- **THE RECORDS**:
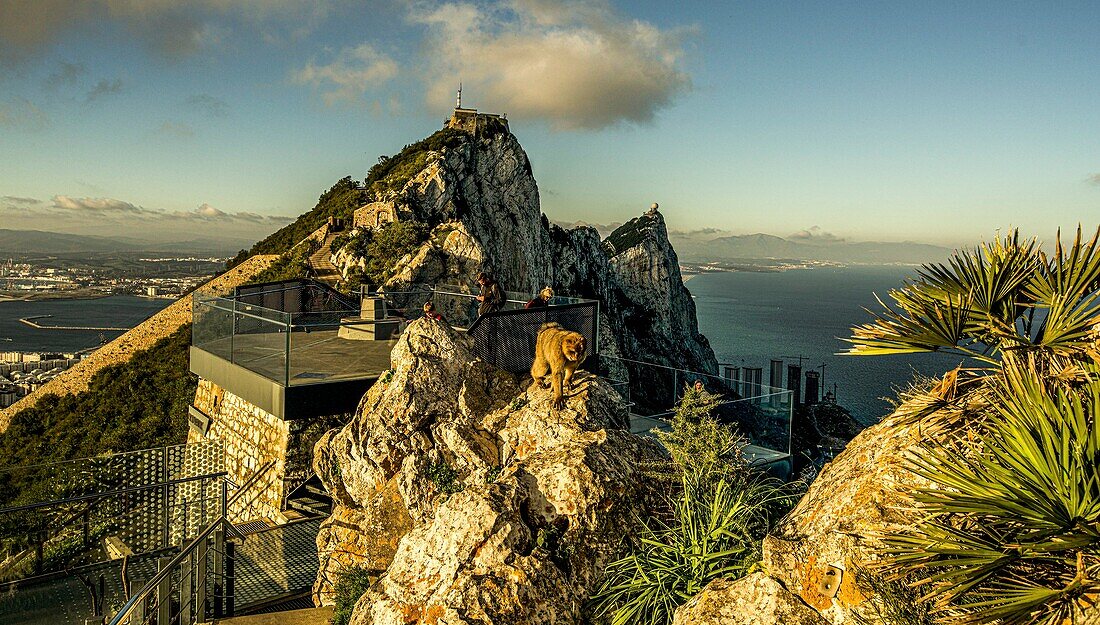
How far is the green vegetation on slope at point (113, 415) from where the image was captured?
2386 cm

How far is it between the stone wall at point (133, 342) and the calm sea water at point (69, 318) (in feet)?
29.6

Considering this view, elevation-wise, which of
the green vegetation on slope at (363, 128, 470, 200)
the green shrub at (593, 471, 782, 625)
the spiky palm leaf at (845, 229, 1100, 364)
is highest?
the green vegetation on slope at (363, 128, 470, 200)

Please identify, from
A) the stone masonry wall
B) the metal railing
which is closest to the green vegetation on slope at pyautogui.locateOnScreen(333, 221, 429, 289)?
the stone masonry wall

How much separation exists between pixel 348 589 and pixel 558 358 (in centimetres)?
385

- **OBJECTIVE**: Take the listing and print it again exactly, but without any pictures.

- **SOLVED EXERCISE**:
How far is the green vegetation on slope at point (113, 415) from where the image was captured?
2386 cm

How far is it between the stone wall at point (133, 342) and the calm sea water at point (69, 318) (in feet)?
29.6

Considering this view, elevation-wise, which of
the green vegetation on slope at (363, 128, 470, 200)
the green shrub at (593, 471, 782, 625)
the spiky palm leaf at (845, 229, 1100, 364)
is highest?
the green vegetation on slope at (363, 128, 470, 200)

Please identify, from
A) the stone masonry wall
B) the metal railing
which is closest to the green vegetation on slope at pyautogui.locateOnScreen(333, 221, 429, 289)?
the stone masonry wall

How much separation exists between pixel 348 589 and pixel 558 358 (in centimetres)?
385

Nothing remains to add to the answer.